Exposure is opt-in and never silent, and whether a caller may actually run an action is enforced by the PostgreSQL EXECUTE privilege under the request’s role. The RPC wire shape is a stable contract as of Kozou v1.6, alongside the table/view CRUD surface (stable since v1.0). For the full rules, see RPC actions.

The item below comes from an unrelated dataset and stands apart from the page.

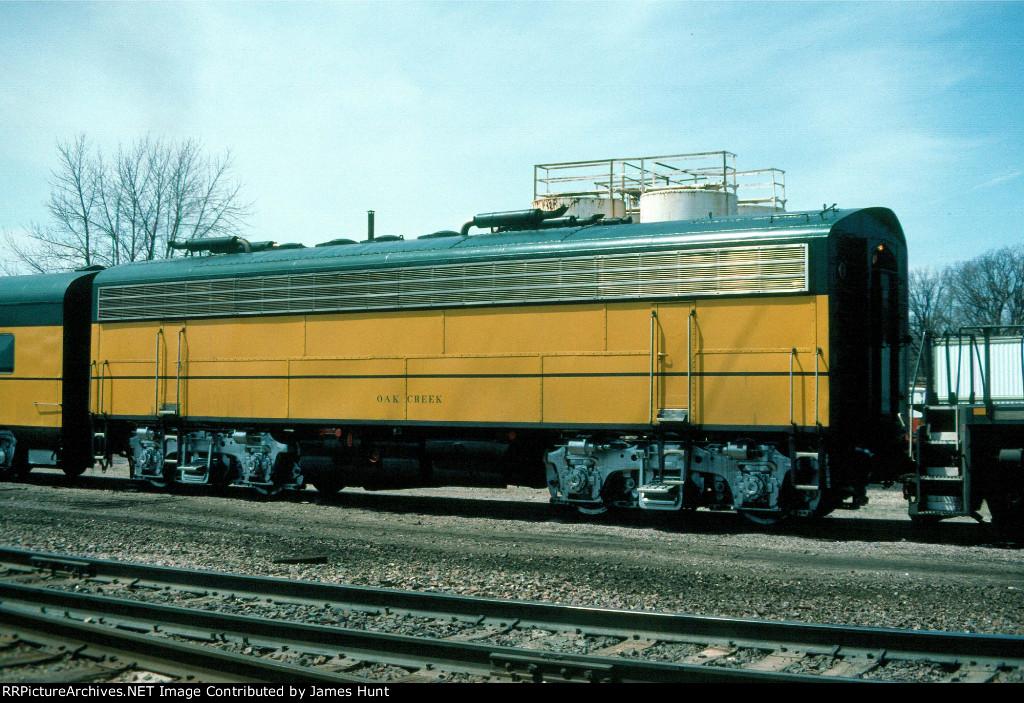 CNW 490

GET /openapi.json returns an OpenAPI 3.1 document for the whole API. What sets it apart is that its descriptions come from your database COMMENT text — this is the COMMENT-native OpenAPI that distinguishes the in-house layer.

Terminal window
# The document version and the schema component names
curl -s "$B/openapi.json" | jq '.openapi, (.components.schemas | keys)'
# One table's schema (description, x-kozou-ai, enum, x-kozou-widget)
curl -s "$B/openapi.json" | jq '.components.schemas["public.products"]'

The mapping from Schema Context to the document:

  • Table, view, and column descriptions (the prose body of a COMMENT) become schema descriptions.
  • @ai notes become an x-kozou-ai extension.
  • CHECK lists and ENUM members become an enum.
  • The resolved widget becomes an x-kozou-widget extension, alongside the JSON Schema type / format.

Nullable columns are emitted as a type union — for example ["string", "null"]. A table with a primary key gets list, create, get, update, and delete paths; a table without a primary key gets list and create only (it has no item route); views get the read-only list path.

A products status column written like this:

COMMENT ON COLUMN products.status IS
'Publication state of the product.
@ai: Only ''published'' rows should appear in public listings.
@widget: enum-select';

surfaces in the document as a description of “Publication state of the product.”, an enum of draft / published / archived (from the column’s CHECK list), an x-kozou-ai note carrying the @ai text, and an x-kozou-widget of enum-select. For the full tag grammar — @ai, @widget, @policy, @example — see COMMENT conventions.

@policy text is parsed by @kozou/core and surfaced in the OpenAPI document as an x-kozou-policy extension (on the table/view and column schemas). It is advisory metadata for AI agents and clients — @kozou/api does not enforce it. Access control is the job of your PostgreSQL row-level security; see Security boundary below.

@kozou/api runs zero-auth on loopback by default, and adds an opt-in JWT + RLS layer when you configure one. Its defaults are built for a trusted boundary — local development, or a private compose network:

  • Loopback by default. The server binds to 127.0.0.1. When you run it through kozou dev, it is reached only by the Admin UI’s server-side fetch on the same host. A loud warning is printed if the server is ever bound to a non-loopback host.
  • Zero-auth unless configured. With no auth config, there is no authentication layer — do not expose it beyond a trusted boundary.

Two safety properties hold regardless of where it runs:

  • Identifier allowlisting. Table, view, and column identifiers are validated against the introspected Schema Context — an allowlist — before any query is built, and are quoted defensively.
  • Parameterized values. All user-supplied values are passed as parameterized query arguments; values are never interpolated into SQL text.

Pass an auth config (see kozou.config.yaml) and @kozou/api verifies a signed JWT (HS256 / RS256 / remote JWKS) on each request, then runs that request inside a transaction under SET LOCAL ROLE <role-from-claim> with the claims published via request.jwt.claims. Your own PostgreSQL row-level-security (RLS) policies then decide what each request can read and write. A request with no token is rejected with 401 unless you configure an anonymous role (anonRole), in which case it runs under that role with empty claims; a present-but-invalid token is always 401.

Kozou verifies tokens and switches role; issuing identity (registration, login, token minting) is delegated to an external provider — see Authentication and authorization.